After defeating the Pak Army in East Pakistan, India withdrew unconditionally after Bangladesh gained its independence. It maintains open borders with Nepal and soft borders with Bangladesh. It has not arrogated to itself a moral right to foist democracy and secularism or social philosophy on its neighbouring countries. It is a true example of a pluralistic, multi-ethnic and secular society. So much so that it is often perceived as a soft state with porous borders though history has shown that though slow to anger, it has shown the capacity to take resolute action when attacked.
Pakistan, on the contrary, has been the initiator, taking the first step in all the wars on the sub-continent. The Indo-Pak war of 1947 commenced as an Indian reaction to Pak Tribal raiders supported by elements of regular army in Kashmir. The 1965 war was started by the launch of Pak infiltrators into Kashmir (operation Gibraltar). 1971 war was started by Pak preemptive air strikes in Punjab as well as its crack-down on civil population in East Bengal which resulted in mass exodus of Hindus into India. The Kargil operations were triggered by Pak aggression in Kashmir across the “Line of Actual Control” in violation of the Simla Agreement of 1972.
Pakistan will undoubtedly intensify efforts to subvert the Indian Muslim community and foment religious unrest in India. By all accounts, this is the crucial frontier, indeed the soft “under-belly “of the Indian security system.
In practical terms, national security means territorial integrity, freedom for economic development, protection against demographic aggression and freedom to pursue its chosen social and political philosophy. These goals have to be adjudged in the context of likely threats. Territorial integrity or defense of the borders is the ‘sine qua non’ of national security. India has not fared badly in this respect barring loss of parts of Kashmir to Pakistan and areas in North and North East to China.

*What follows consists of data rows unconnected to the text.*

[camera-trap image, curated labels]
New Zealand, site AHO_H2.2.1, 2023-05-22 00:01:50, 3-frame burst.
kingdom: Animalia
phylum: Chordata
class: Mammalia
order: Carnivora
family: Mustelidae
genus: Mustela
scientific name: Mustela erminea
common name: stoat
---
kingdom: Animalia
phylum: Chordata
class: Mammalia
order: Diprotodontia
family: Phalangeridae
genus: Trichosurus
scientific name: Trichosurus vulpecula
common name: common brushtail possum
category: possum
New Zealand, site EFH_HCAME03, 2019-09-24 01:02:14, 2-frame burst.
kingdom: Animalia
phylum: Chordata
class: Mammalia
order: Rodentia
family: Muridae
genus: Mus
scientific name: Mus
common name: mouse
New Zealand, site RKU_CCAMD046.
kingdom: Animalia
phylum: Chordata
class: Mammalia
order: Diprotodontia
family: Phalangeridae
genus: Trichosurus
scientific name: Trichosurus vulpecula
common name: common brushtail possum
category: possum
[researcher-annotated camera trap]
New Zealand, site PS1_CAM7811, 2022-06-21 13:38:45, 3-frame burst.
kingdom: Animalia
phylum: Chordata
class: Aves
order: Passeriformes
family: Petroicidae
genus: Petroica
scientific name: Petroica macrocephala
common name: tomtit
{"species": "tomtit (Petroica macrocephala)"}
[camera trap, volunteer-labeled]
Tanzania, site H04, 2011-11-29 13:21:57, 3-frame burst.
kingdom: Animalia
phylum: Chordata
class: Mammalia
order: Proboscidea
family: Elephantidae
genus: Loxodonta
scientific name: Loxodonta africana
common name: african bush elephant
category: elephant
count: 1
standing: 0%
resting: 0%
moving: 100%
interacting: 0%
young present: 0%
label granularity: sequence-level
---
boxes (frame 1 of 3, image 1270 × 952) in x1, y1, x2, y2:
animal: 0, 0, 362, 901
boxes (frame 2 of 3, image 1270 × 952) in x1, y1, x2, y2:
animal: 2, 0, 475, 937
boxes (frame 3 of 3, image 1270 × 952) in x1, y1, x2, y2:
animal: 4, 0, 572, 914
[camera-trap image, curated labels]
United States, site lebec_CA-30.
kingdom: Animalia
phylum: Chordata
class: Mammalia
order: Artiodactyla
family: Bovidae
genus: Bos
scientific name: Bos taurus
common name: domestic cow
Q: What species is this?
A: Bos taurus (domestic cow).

However, future portents are worrisome since along all its land borders, India is surrounded by countries inimical or unfriendly. There is 3310 km of ‘live’ border with Pakistan extending from Rann of Kachh to Rajasthan to West Punjab and then along the entire LoC in Kashmir. The hostility and capacity of Pakistan has vastly enhanced. India’s common border with China runs to 3440 Km from Ladakh to Arunachal is fully aligned with Pakistan and has never disguised its unfriendliness to India.
True, it has not actively intervened in any Indo-Pak conflict so far, but its menacing military power has to be taken into account. In between, there is a stretch of 1751 km of border with Nepal which has assumed critical proportions after the Maoist victory and burgeoning influence of China. There is Bangladesh to the east with which India shares 4096 km of an uneasy border. Recent electoral success of Sheikh Hasina notwithstanding, Pak influence and its export of Jihadist Islam to Bangladesh have taken firm root. In sum, the perils of a multi-front war combined with a festering Kashmir and an unstable Bangladesh, add up to a strategic nightmare.